Apple's Price-Fixing Guilt Won't Change the E-Book Market

Apple Senior Vice President Craig Federighi introduces the new iBooks during a keynote address in San Francisco on June 10 Photograph by Eric Risberg/AP Photo

Starting this spring, when the U.S. Justice Department took Apple to court over its role in the e-book market, the government painted a portrait of the tech company as a price-fixing ringleader dating back to the launch of the iPad. A federal judge ruled Wednesday that Apple had not only conspired with book publishers but acted as the central figure in the scheme. “Without Apple’s orchestration of this conspiracy, it would not have succeeded as it did in the Spring of 2010,” wrote Judge Denise Cote.

Sure, it sounds like a bombshell verdict—and both sides used the trial to argue about the urgency of the verdict to protect either consumers (the prosectors’ case) or free-market competition (Apple’s view). But the truth is that this ruling will likely have very little impact on the way e-books are sold.
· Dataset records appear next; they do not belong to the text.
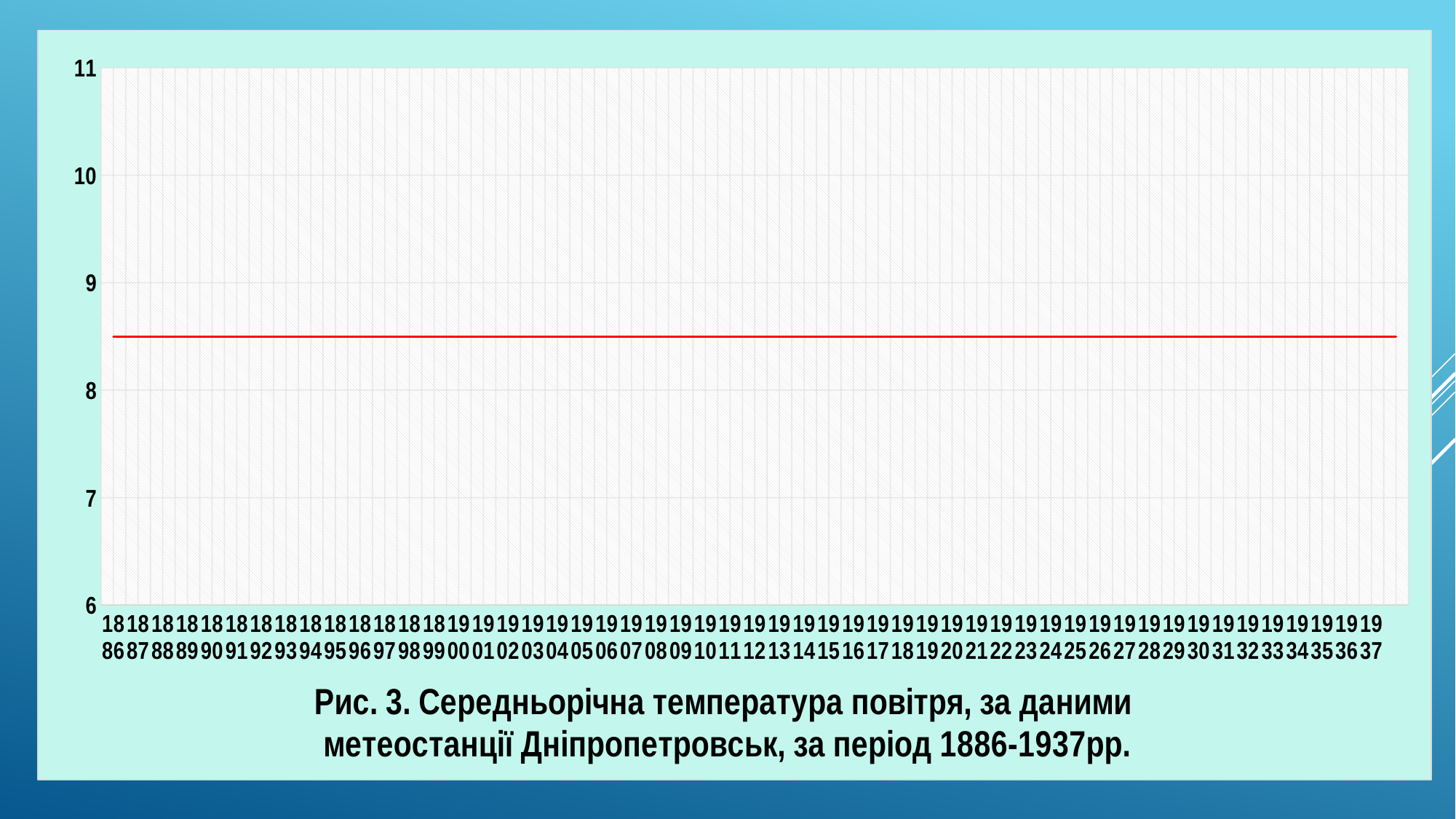
What kind of chart is shown on the slide? line chart Is the value for 1937 greater or less than 9? less How many years are shown on the x axis? 52 Is the value for 1886 greater or less than 8? greater What is the highest value shown on the y axis? 11 What is the first year shown on the x axis? 1886 Do the plotted values rise, fall, or stay flat from 1886 to 1937? stay flat Is the value for 1900 greater or less than 7? greater What is the last year shown on the x axis? 1937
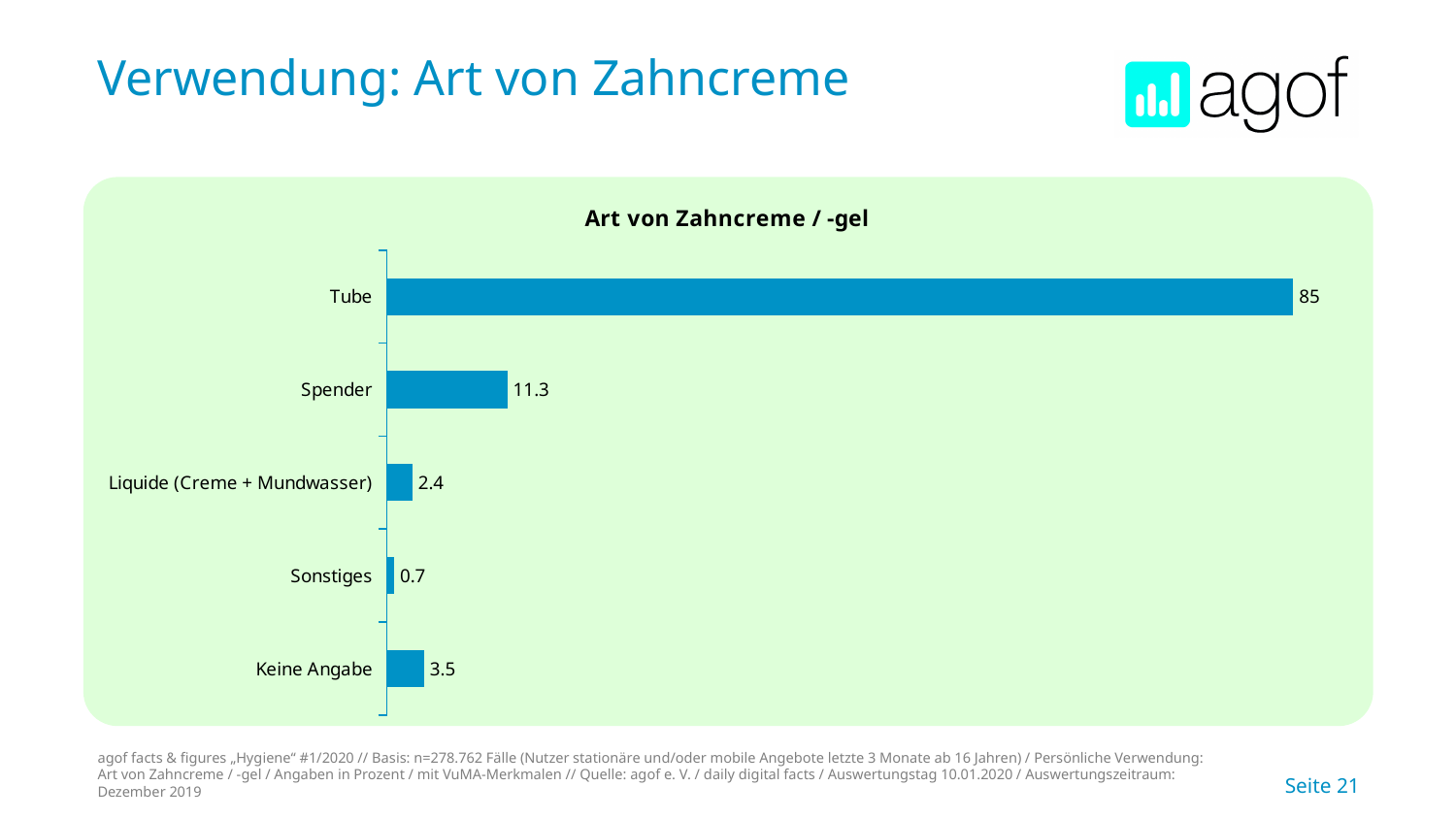
Which is larger, the value for Keine Angabe or the value for Liquide (Creme + Mundwasser)? Keine Angabe What is the value for Keine Angabe? 3.5 Which category has the highest value? Tube How many categories are shown in the chart? 5 What kind of chart is shown on the slide? Bar chart What is the value for Tube? 85 What is the difference between the values for Tube and Spender? 73.7 What is the value for Spender? 11.3 What is the title of the chart? Art von Zahncreme / -gel What is the value for Liquide (Creme + Mundwasser)? 2.4 Which category has the lowest value? Sonstiges What is the value for Sonstiges? 0.7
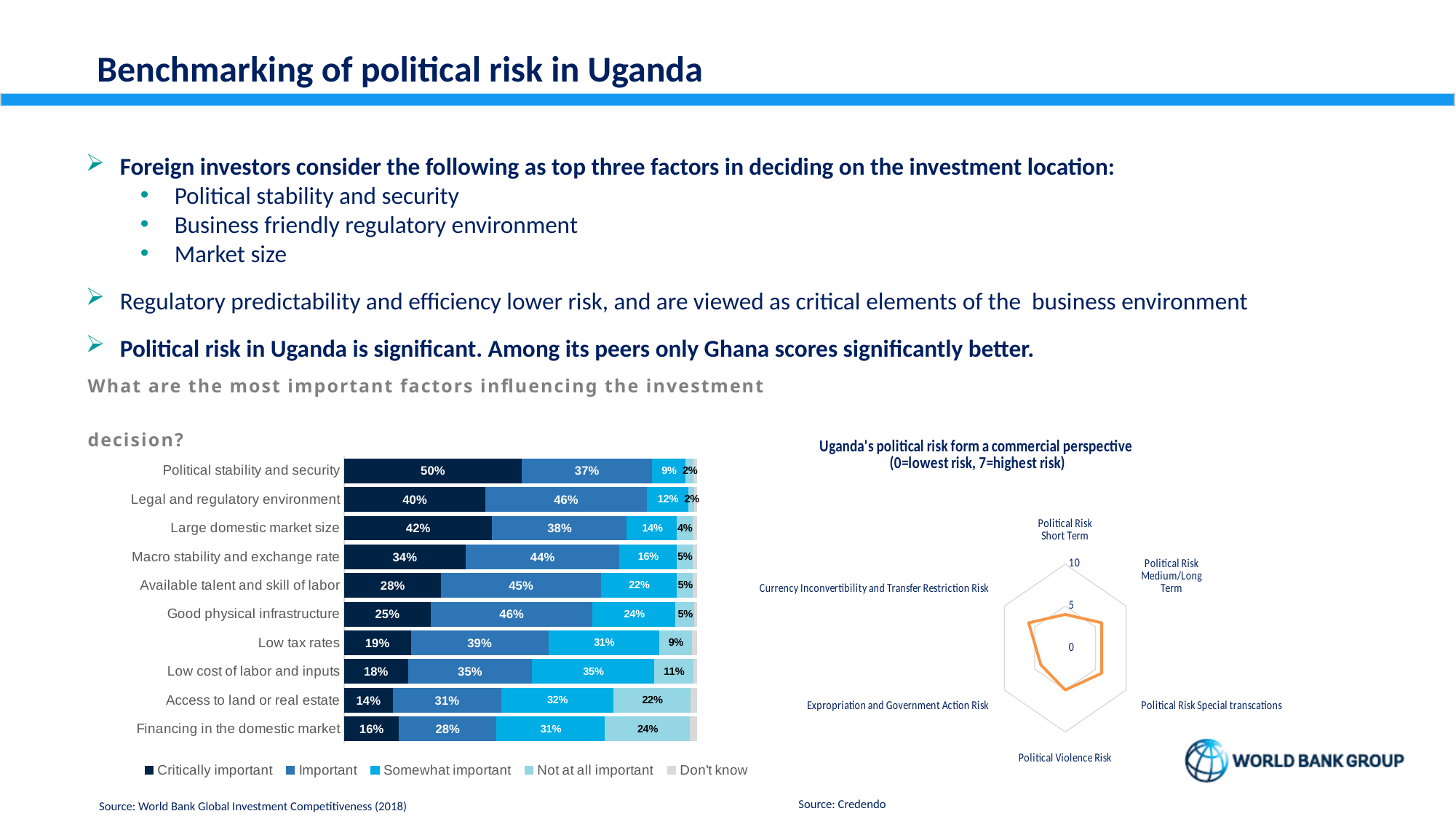
How many risk categories are shown on the radar chart 'Uganda's political risk form a commercial perspective'? 6 What kind of chart is 'Uganda's political risk form a commercial perspective'? Radar chart In the chart 'What are the most important factors influencing the investment decision?', what percentage rated 'Financing in the domestic market' as Not at all important? 24% How many series does the legend of the chart 'What are the most important factors influencing the investment decision?' list? 5 In the chart 'What are the most important factors influencing the investment decision?', what percentage of respondents rated 'Political stability and security' as Critically important? 50% In the chart 'What are the most important factors influencing the investment decision?', which has a larger Somewhat important share: 'Low tax rates' or 'Low cost of labor and inputs'? Low cost of labor and inputs In the chart 'What are the most important factors influencing the investment decision?', what is the difference in the Critically important share between 'Political stability and security' and 'Legal and regulatory environment'? 10 percentage points In the chart 'What are the most important factors influencing the investment decision?', which factor has the lowest Critically important share? Access to land or real estate What kind of chart is 'What are the most important factors influencing the investment decision?'? Stacked bar chart In the chart 'What are the most important factors influencing the investment decision?', what percentage rated 'Good physical infrastructure' as Important? 46% In the chart 'What are the most important factors influencing the investment decision?', which factor has the highest Critically important share? Political stability and security How many factors are listed in the chart 'What are the most important factors influencing the investment decision?'? 10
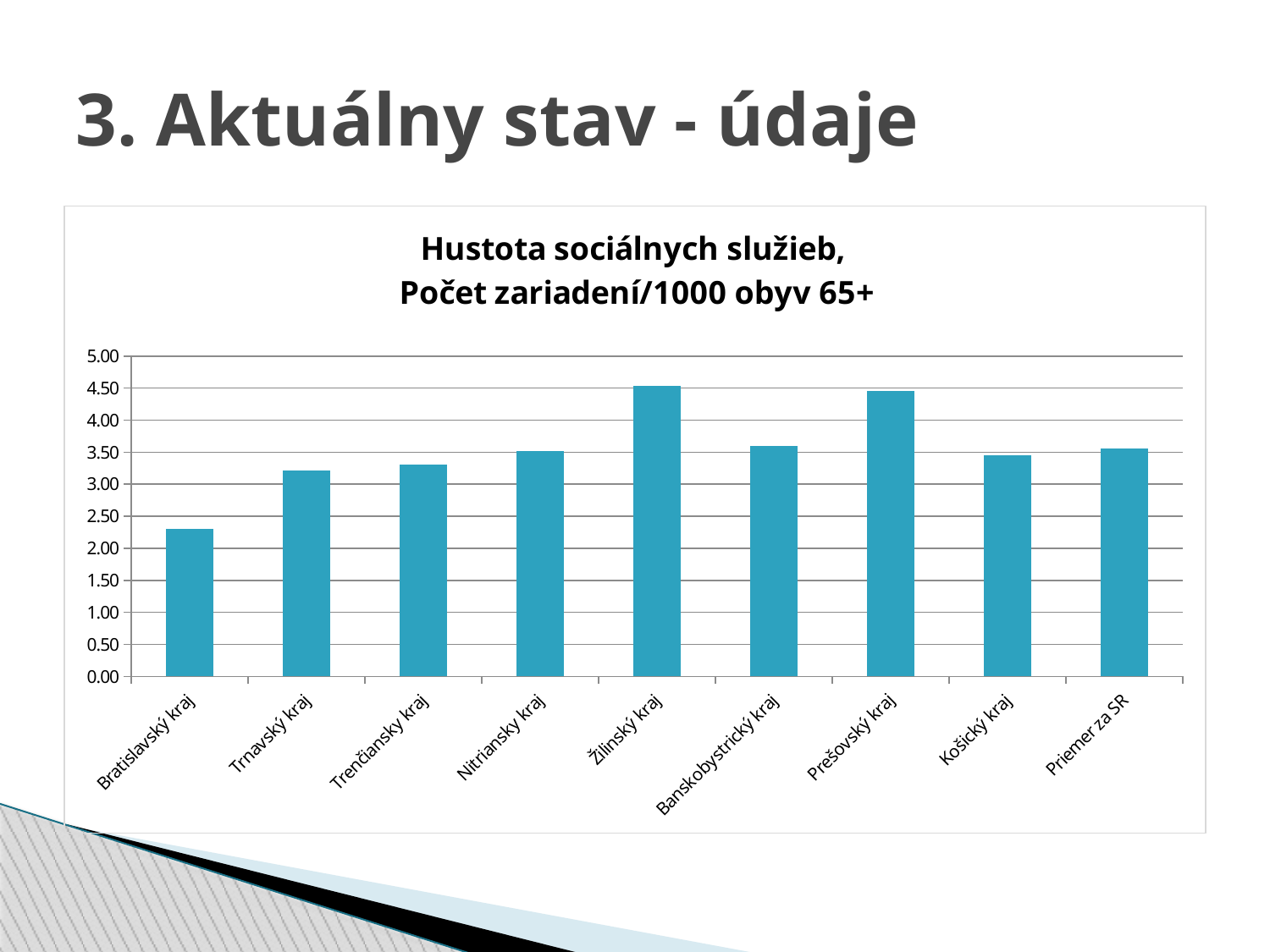
What is the title of the chart? Hustota sociálnych služieb, Počet zariadení/1000 obyv 65+ Which is larger, the value for Bratislavský kraj or the value for Trnavský kraj? Trnavský kraj What kind of chart is shown on the slide? bar chart Is the value for Žilinský kraj greater or less than 4.00? greater Which category has the lowest value in the chart? Bratislavský kraj Is the value for Trnavský kraj greater or less than 3.00? greater Which is larger, the value for Žilinský kraj or the value for Banskobystrický kraj? Žilinský kraj How many categories are plotted on the x axis of the chart? 9 Is the value for Bratislavský kraj greater or less than 2.50? less Which category has the highest value in the chart? Žilinský kraj Which is larger, the value for Prešovský kraj or the value for Košický kraj? Prešovský kraj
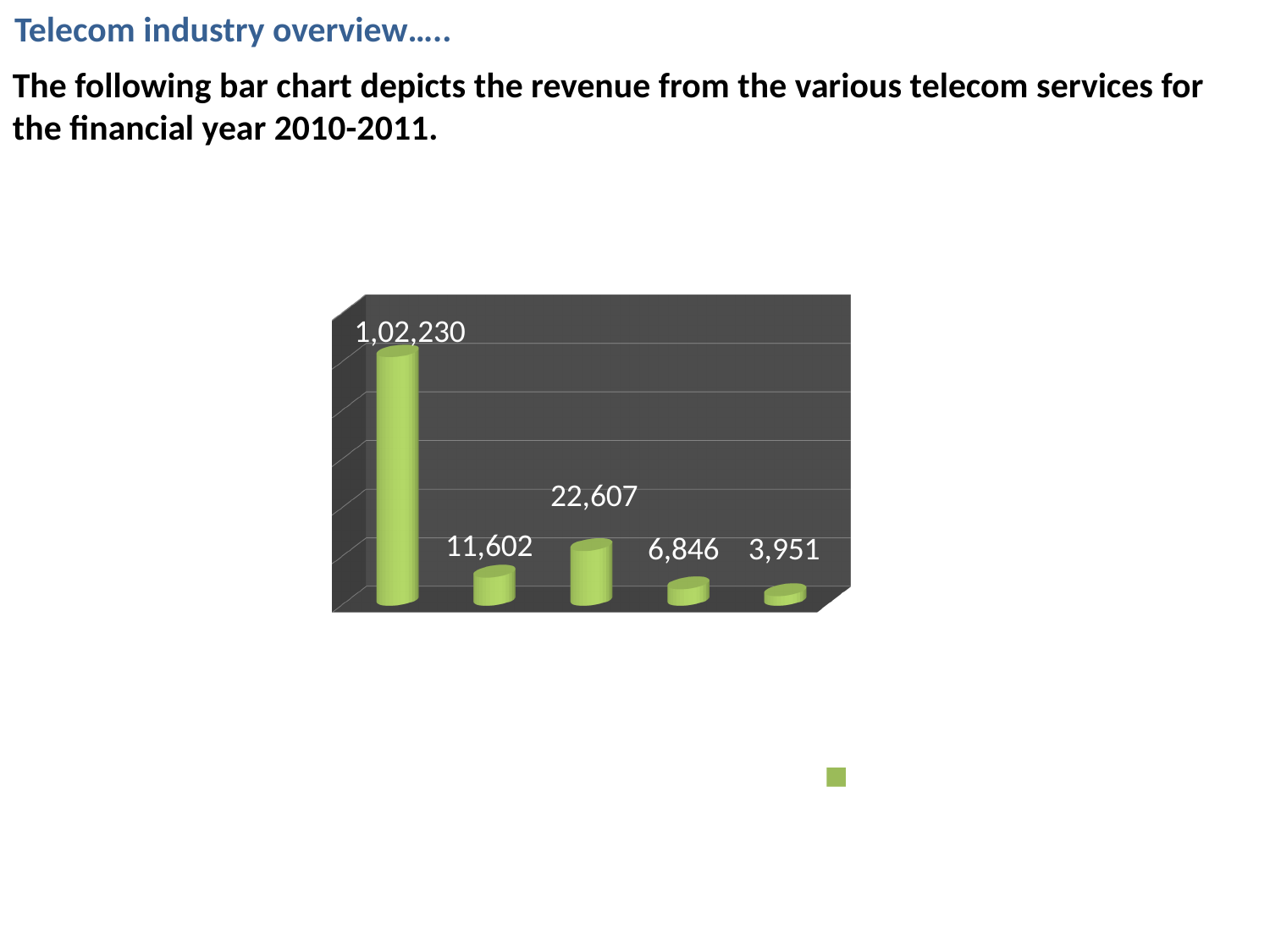
What is the value shown on the third bar from the left? 22,607 What is the value shown on the fourth bar from the left? 6,846 Which bar has the lowest value? the last (rightmost) bar, 3,951 What is the value shown on the first (leftmost) bar? 1,02,230 How many bars are plotted in the chart? 5 What colour are the bars in the chart? green Which is larger, the value of the second bar or the value of the third bar? the third bar (22,607) What is the difference between the third bar (22,607) and the second bar (11,602)? 11,005 What is the value shown on the last (rightmost) bar? 3,951 Which bar has the highest value? the first (leftmost) bar, 1,02,230 What is the value shown on the second bar from the left? 11,602 What kind of chart is shown on the slide? bar chart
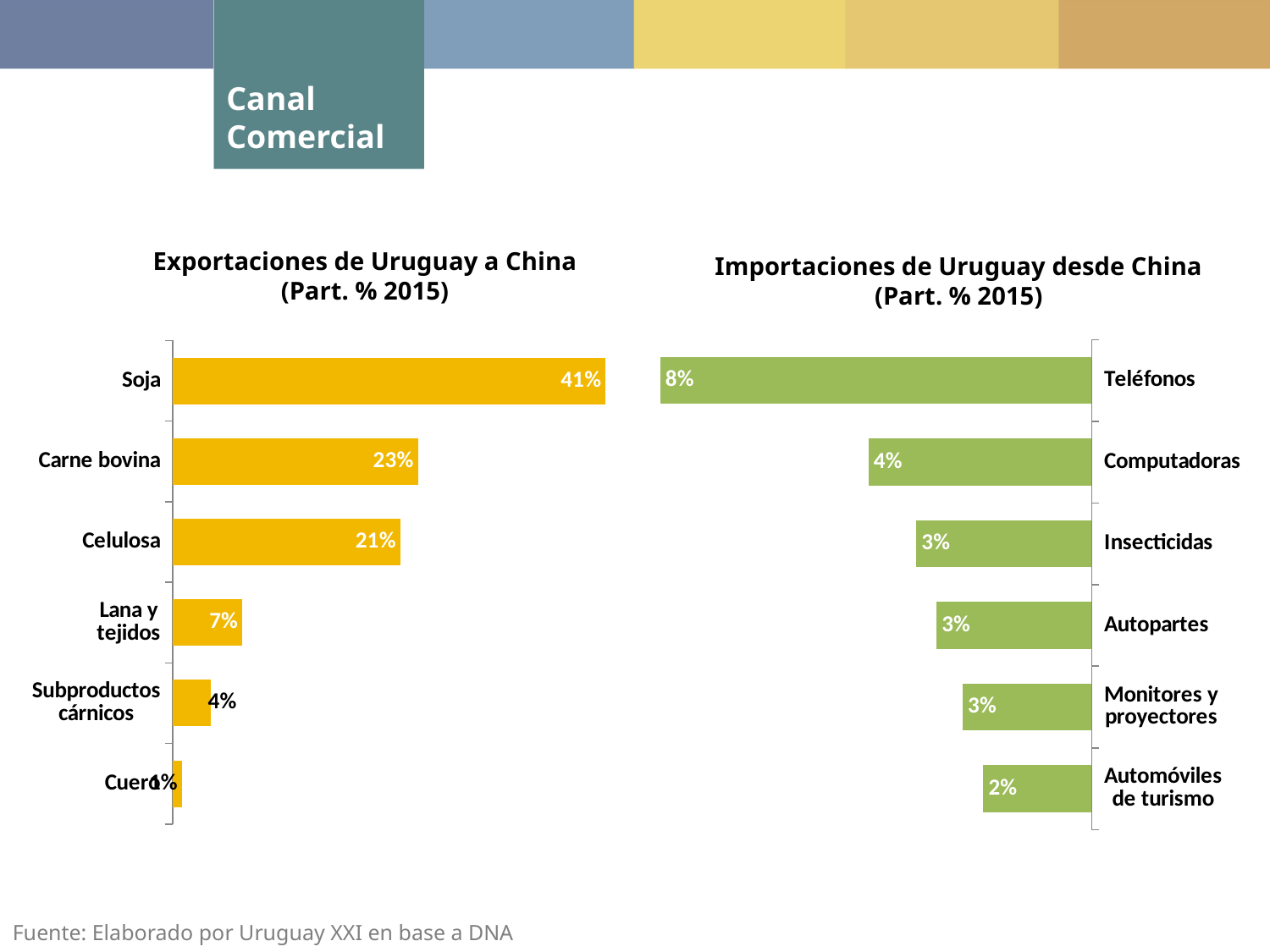
In the 'Importaciones de Uruguay desde China' chart, what is the value for Computadoras? 4% In the 'Exportaciones de Uruguay a China' chart, what is the value for Soja? 41% In the 'Exportaciones de Uruguay a China' chart, which category has the highest value? Soja In the 'Exportaciones de Uruguay a China' chart, what is the difference between Carne bovina and Celulosa? 2% In the 'Exportaciones de Uruguay a China' chart, which is larger, Lana y tejidos or Subproductos cárnicos? Lana y tejidos In the 'Exportaciones de Uruguay a China' chart, what is the value for Celulosa? 21% In the 'Importaciones de Uruguay desde China' chart, which category has the lowest value? Automóviles de turismo In the 'Importaciones de Uruguay desde China' chart, what is the difference between Teléfonos and Computadoras? 4% What kind of chart is the 'Importaciones de Uruguay desde China' chart? Bar chart In the 'Importaciones de Uruguay desde China' chart, what is the value for Teléfonos? 8% What colour are the bars in the 'Exportaciones de Uruguay a China' chart? Yellow In the 'Exportaciones de Uruguay a China' chart, how many categories are shown? 6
In part, the limited reach of the verdict can be explained by the passage of time: The market changes at issue have already happened. All the publishers involved have settled with the government and agreed to change their practices accordingly. Any future plots by Apple would probably have to be conspiracies of one.

Judge Cote also made a point of saying that, taken alone, each aspect of Apple’s deal with publishers was not necessarily inappropriate. That includes the agency model in which publishers set the prices and resellers would take a commission, Apple’s simultaneous negotiations with competitors, and even the most-favored nation clause that guaranteed Apple’s price would be as low as its competitors. “What was wrongful was the use of those components to facilitate a conspiracy with the Publisher Defendants,” she wrote in the ruling, adding that her decision targeted only this specific instance and not wider industry practices.

In the end, the court case against Apple was really just about Apple, says Mike Shatzkin of the Idea Logical Company, which consults publishers about the transformation to digital books. “I don’t know that this changes anything in the marketplace,” he says. “Apple, as far as I know, is not being told not to change behavior. It is being told, you did wrong and you should pay.”

It may not even be that big of a deal to Apple. The publishers were forced to settle because the financial damages they could have been facing were too much even to consider. Obviously, Apple and its vast piles of money are on firmer ground. The chance of being exonerated in court was a valuable enough prize to risk the cost of damages, especially at a time when Apple has been facing unrelated accusations from a different branch of government over how much it pays in taxes and other alleged improprieties. Damages in the price-fixing case have yet to be announced, but it remains possible that the bigger financial downside would be tag-along lawsuits by state attorneys general. Apple said in a statement that it had “done nothing wrong and will appeal the judge’s decision.”

“This result is a victory for millions of consumers who choose to read books electronically,” said Assistant Attorney General Bill Baer in a statement. But the government has never succeeded in convincing many people that much harm has been done. “Not that Apple is innocent, to my mind the company did conspire to raise prices,” wrote James McQuivey, an analyst at Forrester, in an e-mail. “But the net effect was so modest—and the book buyers who spent a few more dollars per e-book were probably thrilled they weren’t spending even more dollars to get paper versions that they would have happily paid that extra.”

The real winner, to the extent there is one here, may be Over the course of the dispute, Apple and others have argued that the government was targeting the wrong folks; Amazon, with its stranglehold on the e-book market, represented the biggest threat to competition. Cote brushed aside this view in her ruling:

“This trial has not been the occasion to decide whether Amazon’s choice to sell NYT Bestsellers or other New Releases as loss leaders was an unfair trade practice or in any other way a violation of law. If it [were], however, the remedy for illegal conduct is a complaint lodged with the proper law enforcement offices or a civil suit or both. Another company’s alleged violation of antitrust laws is not an excuse for engaging in your own violations of law. Nor is suspicion that that may be occurring a defense to the claims litigated at this trial.”

Book publishers may not appreciate the advice to sue their largest customer. In any case, this particular attempt to unseat Amazon seems to have run its course—and the online retail giant remains on top of the e-book world.